But any mood of spirituality on this Sunday morning was dissipating fast. The broken wreckage of the supposed UFO had been found shortly after dawn, and and had now been trucked back to this plain at the north end of the three-mile dirt road that led back to the little town of Landers; and already the emerging consensus among the gathered UFO enthusiasts was that the event had been a hoax, albeit an elaborate one. The argument now was mostly whether it had been perpetrated by the Russian, Chinese, or United States government.

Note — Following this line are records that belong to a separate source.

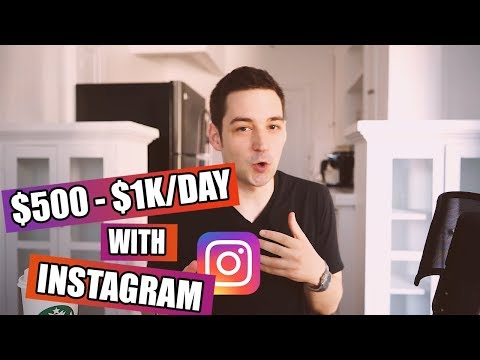 How To Make Money On Instagram ($500 – $1K PER DAY 2018)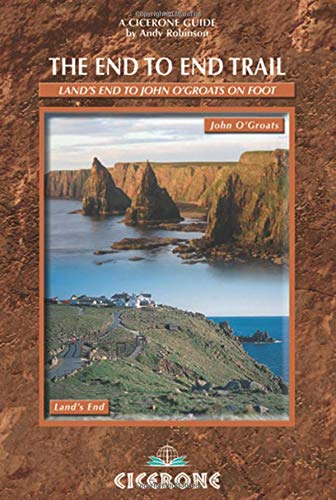 The End to End Trail: A Long Distance Trail from Lands End to John O'Groats (Distance From John O Groats To Lands End)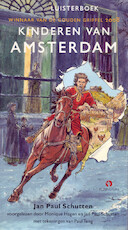 Kinderen van Amsterdam - Jan Paul Schutten (ISBN 9789025769406)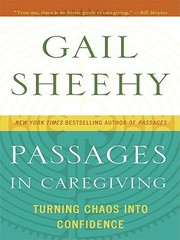 Cover of: Passages In Caregiving Turning Chaos Into Confidence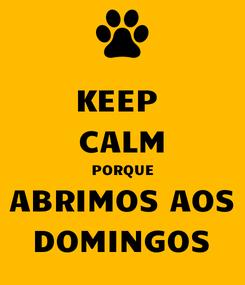 Poster: KEEP  CALM PORQUE ABRIMOS AOS DOMINGOS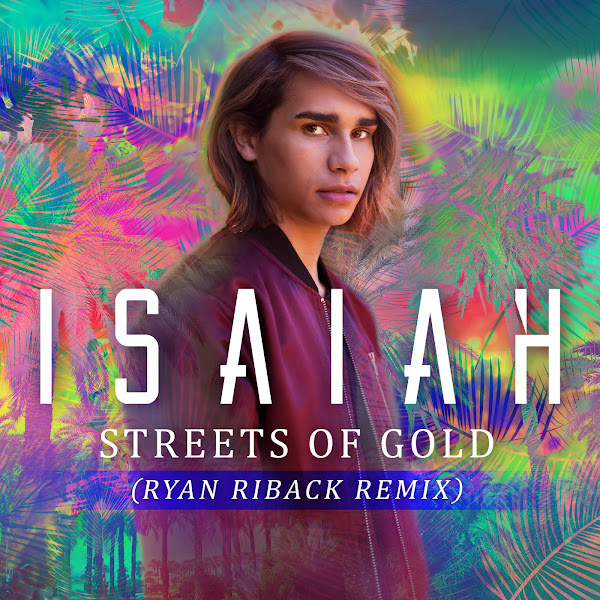 Isaiah - Streets of Gold (Ryan Riback Remix) - Single Cover
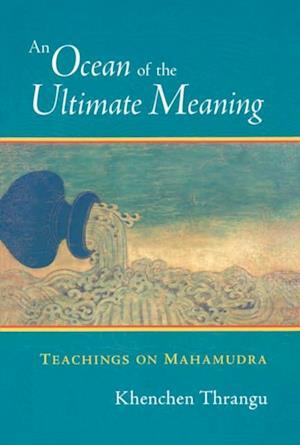 Ocean of the Ultimate Meaning af Khenchen Thrangu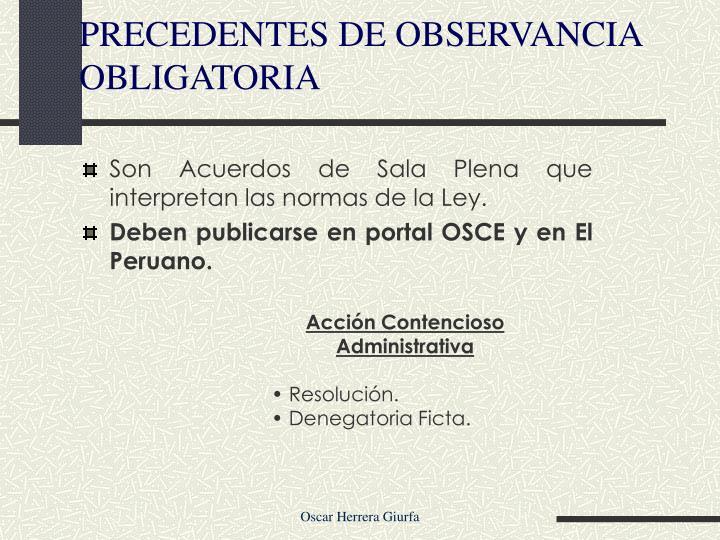 PRECEDENTES DE OBSERVANCIA OBLIGATORIA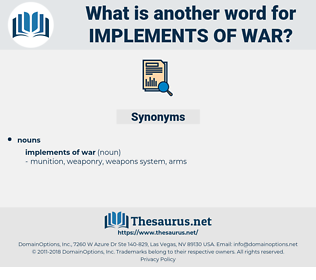 implements of war, synonym implements of war, another word for implements of war, words like implements of war, thesaurus implements of war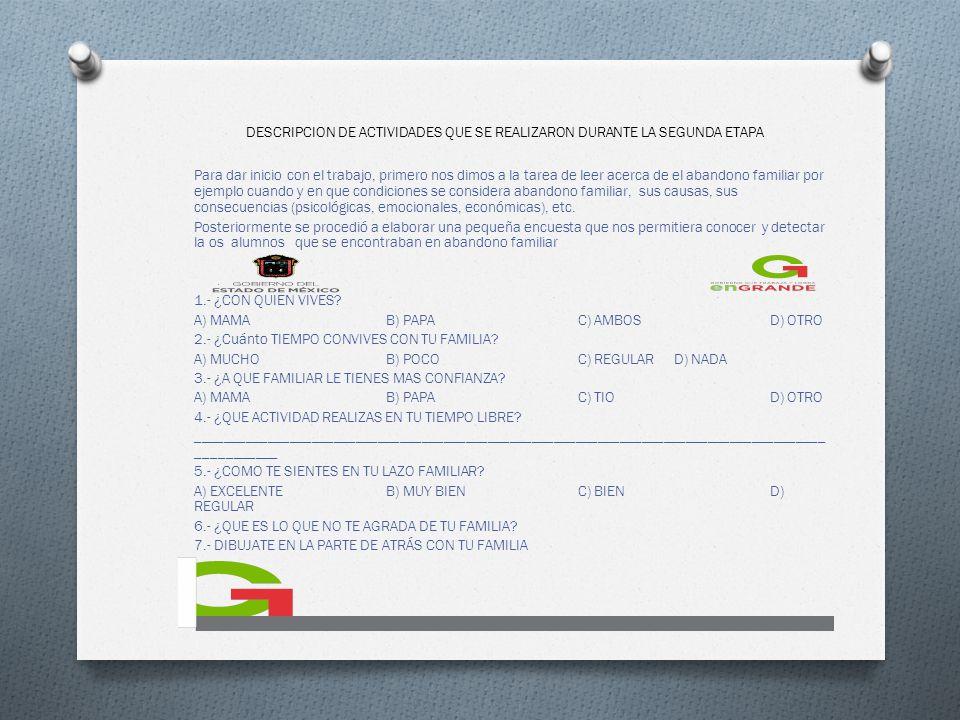 DESCRIPCION DE ACTIVIDADES QUE SE REALIZARON DURANTE LA SEGUNDA ETAPA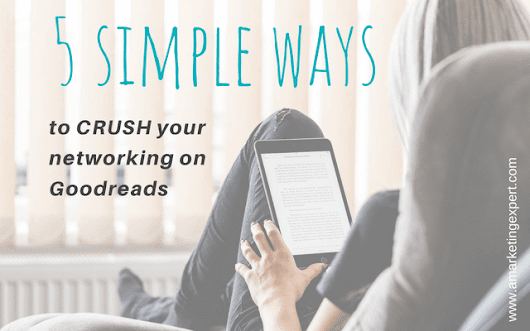 5 Simple Ways to Crush Your Networking on Goodreads | Author Marketing Experts, Inc.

Cars and trucks were still arriving—a dust-cloud and spots of reflected glare to the south told of at least a couple more vehicles approaching, their drivers no doubt hoping for evidence of extraterrestrials.
Sebastian Vickery stepped up onto the running board of the pickup truck and looked across the truck’s dusty roof at the scattered clusters of people visible on this side of Giant Rock. Even with a wide-brimmed hat and dark sunglasses he had to squint in the waxing reflections of sunlight on sand and stone, and the creosote-smelling wind threw veils of dust across his view.
As far as Vickery was concerned, this trip was proving to be a waste of time; he had come in the hope that Pierce Plowman might show up, since he’d had no luck getting in touch with Plowman during these past seven days, but the old man wasn’t among any of the groups of people on the plain, and Plowman hadn’t been in either of the trucks that had gathered up the evidently bogus UFO wreckage.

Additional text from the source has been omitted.